On occasion, the Supreme Court justices themselves have deputized one of their own to tell a justice that it is time to step down. The first such forced resignation appears to have been in 1870. Until then, there were no pensions for justices, and some could not afford to retire.
The passage of the Judiciary Act of 1869, which provided a lifetime salary for justices, was immediately put to good use; a committee of justices went to see the failing Justice Robert Grier to urge him to retire, which he did.
“A dirtier day’s work”
Of all the justices to prolong their tenure on the bench, perhaps Stephen Field, appointed to the court in 1863, is the most notable. There were many reasons why he held on to his seat for so long. Some of them political, some personal. His wife “immensely enjoyed their social position and dreaded losing the prestige that the Court brought to them,” according to historian John Goff.
But by the early 1890s Field’s colleagues deputized Justice John Harlan to urge Field to retire. Finding the aging justice dozing in the robing room, Harlan reminded Field that in 1869 he had been part of a committee that urged Justice Grier to resign.
Harlan later related what happened next: “The old man listened, gradually became alert, and finally, with his eyes blazing with the fire of youth, he burst out, ‘Yes, and a dirtier day’s work I never did in my life.'”
Field’s reason for refusing to retire at that point was that he wanted to break Marshall’s 34-year record of service on the court, which he did several years later, retiring in 1897.
The oldest justice
The oldest sitting justice was also one of the greatest. Oliver Wendell Holmes was just shy of 91 when he retired in 1932. A decade earlier when William Howard Taft became chief justice, he thought that Holmes should resign. But after a few years serving with Holmes, he changed his mind, impressed with the vigor and vitality of Holmes’ work. Certainly Holmes was physically weaker in his 80s, but as Taft put it, “I cannot see that the acuteness of his mind has been affected at all.”

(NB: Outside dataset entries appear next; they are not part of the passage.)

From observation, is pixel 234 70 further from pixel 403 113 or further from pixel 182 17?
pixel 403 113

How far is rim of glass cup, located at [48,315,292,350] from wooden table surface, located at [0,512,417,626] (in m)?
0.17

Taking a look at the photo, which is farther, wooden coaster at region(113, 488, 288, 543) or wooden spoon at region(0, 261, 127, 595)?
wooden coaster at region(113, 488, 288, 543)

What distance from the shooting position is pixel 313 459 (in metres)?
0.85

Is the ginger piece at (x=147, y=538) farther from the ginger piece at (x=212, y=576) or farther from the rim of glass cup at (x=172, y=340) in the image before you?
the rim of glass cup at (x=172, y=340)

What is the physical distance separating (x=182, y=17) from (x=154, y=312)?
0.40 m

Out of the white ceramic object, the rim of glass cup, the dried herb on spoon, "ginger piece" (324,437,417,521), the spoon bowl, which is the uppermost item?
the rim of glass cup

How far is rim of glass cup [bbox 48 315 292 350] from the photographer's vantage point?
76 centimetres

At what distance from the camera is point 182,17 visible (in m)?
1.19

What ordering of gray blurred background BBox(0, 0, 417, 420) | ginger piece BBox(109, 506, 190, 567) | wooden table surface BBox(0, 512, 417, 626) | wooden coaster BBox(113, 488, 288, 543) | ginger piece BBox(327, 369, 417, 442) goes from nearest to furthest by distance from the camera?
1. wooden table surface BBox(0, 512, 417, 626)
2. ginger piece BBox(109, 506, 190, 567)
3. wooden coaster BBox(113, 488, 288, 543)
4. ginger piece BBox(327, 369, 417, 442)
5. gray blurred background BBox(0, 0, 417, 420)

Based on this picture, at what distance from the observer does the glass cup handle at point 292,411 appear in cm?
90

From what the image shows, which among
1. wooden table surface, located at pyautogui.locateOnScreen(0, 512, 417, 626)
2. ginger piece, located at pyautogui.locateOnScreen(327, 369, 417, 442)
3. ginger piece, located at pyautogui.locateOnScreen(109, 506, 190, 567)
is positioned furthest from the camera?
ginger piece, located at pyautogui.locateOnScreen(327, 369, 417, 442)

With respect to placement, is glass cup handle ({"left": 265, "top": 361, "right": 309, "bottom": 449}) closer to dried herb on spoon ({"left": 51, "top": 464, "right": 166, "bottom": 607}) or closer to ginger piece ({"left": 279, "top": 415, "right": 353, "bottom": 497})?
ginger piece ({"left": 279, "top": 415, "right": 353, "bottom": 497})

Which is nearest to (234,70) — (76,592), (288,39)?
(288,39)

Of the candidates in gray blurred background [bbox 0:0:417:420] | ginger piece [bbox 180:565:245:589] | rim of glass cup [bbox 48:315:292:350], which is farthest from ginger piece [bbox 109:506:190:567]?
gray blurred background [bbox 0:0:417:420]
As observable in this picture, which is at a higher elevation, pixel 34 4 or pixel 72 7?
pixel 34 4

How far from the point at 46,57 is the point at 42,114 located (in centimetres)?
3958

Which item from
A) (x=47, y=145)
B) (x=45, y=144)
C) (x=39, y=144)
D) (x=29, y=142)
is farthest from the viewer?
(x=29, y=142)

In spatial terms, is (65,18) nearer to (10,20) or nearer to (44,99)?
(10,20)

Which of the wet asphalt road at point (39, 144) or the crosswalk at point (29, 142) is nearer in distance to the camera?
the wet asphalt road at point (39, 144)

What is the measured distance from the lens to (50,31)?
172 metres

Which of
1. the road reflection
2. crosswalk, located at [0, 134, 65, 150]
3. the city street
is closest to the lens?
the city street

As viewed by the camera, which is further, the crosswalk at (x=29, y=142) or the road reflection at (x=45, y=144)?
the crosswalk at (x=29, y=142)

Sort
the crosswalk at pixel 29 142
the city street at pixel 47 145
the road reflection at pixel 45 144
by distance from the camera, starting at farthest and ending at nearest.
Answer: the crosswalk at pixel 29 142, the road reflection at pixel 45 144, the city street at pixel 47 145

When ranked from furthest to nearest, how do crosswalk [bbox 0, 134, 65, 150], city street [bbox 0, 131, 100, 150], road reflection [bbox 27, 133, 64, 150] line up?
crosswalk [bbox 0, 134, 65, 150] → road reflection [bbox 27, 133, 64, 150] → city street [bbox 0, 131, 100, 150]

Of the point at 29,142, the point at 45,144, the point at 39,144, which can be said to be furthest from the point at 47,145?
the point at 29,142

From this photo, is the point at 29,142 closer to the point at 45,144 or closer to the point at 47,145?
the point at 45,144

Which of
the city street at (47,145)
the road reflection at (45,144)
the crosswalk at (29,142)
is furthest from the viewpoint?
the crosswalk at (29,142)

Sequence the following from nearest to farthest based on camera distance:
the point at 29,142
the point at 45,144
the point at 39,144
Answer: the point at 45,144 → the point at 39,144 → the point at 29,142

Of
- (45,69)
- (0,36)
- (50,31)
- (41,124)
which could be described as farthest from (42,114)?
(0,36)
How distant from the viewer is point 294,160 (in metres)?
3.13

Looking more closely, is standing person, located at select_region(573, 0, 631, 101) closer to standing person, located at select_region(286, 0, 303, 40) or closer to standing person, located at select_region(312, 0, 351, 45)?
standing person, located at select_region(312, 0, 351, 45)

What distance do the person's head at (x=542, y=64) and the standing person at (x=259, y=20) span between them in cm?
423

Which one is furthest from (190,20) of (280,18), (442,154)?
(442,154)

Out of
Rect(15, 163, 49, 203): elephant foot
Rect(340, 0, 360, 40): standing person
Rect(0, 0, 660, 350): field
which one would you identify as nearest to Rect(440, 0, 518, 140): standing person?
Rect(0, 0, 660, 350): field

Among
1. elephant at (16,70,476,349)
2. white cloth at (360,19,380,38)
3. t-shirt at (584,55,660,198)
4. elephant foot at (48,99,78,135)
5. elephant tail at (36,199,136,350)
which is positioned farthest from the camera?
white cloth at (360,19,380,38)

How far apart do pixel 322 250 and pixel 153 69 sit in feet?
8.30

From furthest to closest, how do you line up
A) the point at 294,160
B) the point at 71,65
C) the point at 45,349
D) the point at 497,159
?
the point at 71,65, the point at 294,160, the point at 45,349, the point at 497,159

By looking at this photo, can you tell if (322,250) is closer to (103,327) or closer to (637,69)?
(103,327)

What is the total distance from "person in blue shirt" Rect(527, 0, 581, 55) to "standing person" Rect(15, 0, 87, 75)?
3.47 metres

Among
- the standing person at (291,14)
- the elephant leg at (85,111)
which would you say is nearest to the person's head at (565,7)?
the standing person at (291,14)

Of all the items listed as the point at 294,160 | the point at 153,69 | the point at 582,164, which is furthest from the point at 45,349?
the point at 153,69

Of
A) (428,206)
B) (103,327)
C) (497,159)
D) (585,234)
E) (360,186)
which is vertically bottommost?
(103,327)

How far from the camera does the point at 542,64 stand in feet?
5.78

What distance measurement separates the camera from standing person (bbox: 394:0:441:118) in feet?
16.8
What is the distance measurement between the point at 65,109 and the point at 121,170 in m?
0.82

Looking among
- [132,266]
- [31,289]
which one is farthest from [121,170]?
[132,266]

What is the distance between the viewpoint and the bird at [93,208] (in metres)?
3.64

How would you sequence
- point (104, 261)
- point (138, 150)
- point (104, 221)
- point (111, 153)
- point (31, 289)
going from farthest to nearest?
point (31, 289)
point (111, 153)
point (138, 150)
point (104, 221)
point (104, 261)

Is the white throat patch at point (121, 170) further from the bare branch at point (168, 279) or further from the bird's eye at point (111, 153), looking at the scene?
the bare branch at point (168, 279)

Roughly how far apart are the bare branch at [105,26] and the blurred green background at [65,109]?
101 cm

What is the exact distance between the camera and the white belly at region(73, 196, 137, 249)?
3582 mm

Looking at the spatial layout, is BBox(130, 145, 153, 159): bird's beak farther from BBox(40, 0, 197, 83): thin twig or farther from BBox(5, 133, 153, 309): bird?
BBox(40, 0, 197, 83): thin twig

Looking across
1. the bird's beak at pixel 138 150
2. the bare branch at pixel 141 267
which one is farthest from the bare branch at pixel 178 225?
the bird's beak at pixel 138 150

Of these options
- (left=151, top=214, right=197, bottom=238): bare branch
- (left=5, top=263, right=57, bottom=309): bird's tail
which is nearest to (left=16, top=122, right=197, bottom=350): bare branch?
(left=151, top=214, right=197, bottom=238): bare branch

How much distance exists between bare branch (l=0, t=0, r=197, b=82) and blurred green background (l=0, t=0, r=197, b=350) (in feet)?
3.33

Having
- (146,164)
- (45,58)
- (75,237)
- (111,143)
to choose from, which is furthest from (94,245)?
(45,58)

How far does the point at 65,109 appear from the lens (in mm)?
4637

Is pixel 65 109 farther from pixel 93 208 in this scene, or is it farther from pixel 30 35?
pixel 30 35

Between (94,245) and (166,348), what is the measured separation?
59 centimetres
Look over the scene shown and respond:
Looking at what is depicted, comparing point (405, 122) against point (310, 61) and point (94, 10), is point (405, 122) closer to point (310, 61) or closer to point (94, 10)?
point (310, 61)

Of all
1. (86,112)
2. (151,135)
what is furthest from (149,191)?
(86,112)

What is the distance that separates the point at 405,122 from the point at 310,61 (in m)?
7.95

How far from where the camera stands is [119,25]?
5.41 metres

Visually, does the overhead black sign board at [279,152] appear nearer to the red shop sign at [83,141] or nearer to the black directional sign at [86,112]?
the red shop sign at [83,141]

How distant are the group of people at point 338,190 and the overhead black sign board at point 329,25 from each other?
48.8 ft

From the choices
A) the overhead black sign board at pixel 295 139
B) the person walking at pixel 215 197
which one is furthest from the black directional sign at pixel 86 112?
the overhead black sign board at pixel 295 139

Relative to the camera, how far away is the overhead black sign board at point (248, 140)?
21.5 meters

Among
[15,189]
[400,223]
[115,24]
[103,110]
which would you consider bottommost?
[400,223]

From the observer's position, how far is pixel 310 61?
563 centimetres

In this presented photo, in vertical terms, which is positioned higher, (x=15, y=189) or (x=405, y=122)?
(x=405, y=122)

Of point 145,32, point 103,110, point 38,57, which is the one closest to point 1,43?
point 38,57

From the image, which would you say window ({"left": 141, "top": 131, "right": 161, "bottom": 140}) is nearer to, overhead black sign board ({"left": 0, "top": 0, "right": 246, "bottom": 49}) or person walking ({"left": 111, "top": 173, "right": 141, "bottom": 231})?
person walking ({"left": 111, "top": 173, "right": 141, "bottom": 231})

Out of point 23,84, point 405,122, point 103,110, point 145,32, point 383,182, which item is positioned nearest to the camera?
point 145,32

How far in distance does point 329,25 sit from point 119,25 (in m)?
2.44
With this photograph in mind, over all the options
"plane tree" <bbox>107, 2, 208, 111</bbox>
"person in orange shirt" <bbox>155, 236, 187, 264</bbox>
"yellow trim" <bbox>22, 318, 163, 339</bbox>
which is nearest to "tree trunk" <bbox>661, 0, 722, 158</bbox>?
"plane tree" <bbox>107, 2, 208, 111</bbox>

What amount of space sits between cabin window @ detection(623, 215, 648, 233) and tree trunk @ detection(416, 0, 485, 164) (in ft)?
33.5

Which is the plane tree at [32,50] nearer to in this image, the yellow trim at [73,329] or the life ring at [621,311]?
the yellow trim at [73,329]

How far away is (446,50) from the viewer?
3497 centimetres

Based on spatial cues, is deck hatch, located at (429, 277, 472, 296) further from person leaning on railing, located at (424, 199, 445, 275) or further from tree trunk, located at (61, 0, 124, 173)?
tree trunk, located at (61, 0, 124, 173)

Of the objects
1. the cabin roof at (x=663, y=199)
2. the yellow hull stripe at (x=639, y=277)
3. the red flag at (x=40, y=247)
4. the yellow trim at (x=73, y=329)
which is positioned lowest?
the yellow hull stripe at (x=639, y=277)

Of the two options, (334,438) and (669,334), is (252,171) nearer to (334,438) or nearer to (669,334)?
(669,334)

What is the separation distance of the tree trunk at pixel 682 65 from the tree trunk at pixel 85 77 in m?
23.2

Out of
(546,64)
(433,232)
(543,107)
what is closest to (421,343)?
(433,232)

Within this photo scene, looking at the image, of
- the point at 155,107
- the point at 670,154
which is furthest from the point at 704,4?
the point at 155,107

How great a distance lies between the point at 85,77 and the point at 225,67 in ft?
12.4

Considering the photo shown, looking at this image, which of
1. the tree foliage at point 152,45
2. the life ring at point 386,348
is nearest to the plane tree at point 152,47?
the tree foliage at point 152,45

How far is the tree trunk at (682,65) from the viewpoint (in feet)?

As luck would have it, it was Taft whose health failed first, forcing his retirement. Taft’s successor, Chief Justice Charles Evans Hughes, thought Holmes was still a stellar justice. He observed Holmes taking full notes at oral arguments, just as he had twenty years earlier when the two men were both associate justices, prior to Hughes’ run for the presidency.
Historians recorded a great sense of pride among the justices and the nation as a whole when Holmes, who had been wounded as a soldier in the Civil War, turned 90 on the court in March of 1931.
But seven months later, Chief Justice Hughes began to see a difference. In his notes, he wrote that that while Holmes “was still able to write clearly,” he could “no longer do his full share in the mastery of the work of the Court.”
By January of that year, a majority of the justices favored requesting Holmes’ retirement. The unpleasant task fell to Hughes, who paid a visit on Holmes at his residence.
Hughes need not have worried. He recorded in his notes that as soon as Holmes realized the purpose of the visit, he “without the slightest indication of resentment … wrote his resignation.”
The next day Holmes’ 30 year career on the court was over.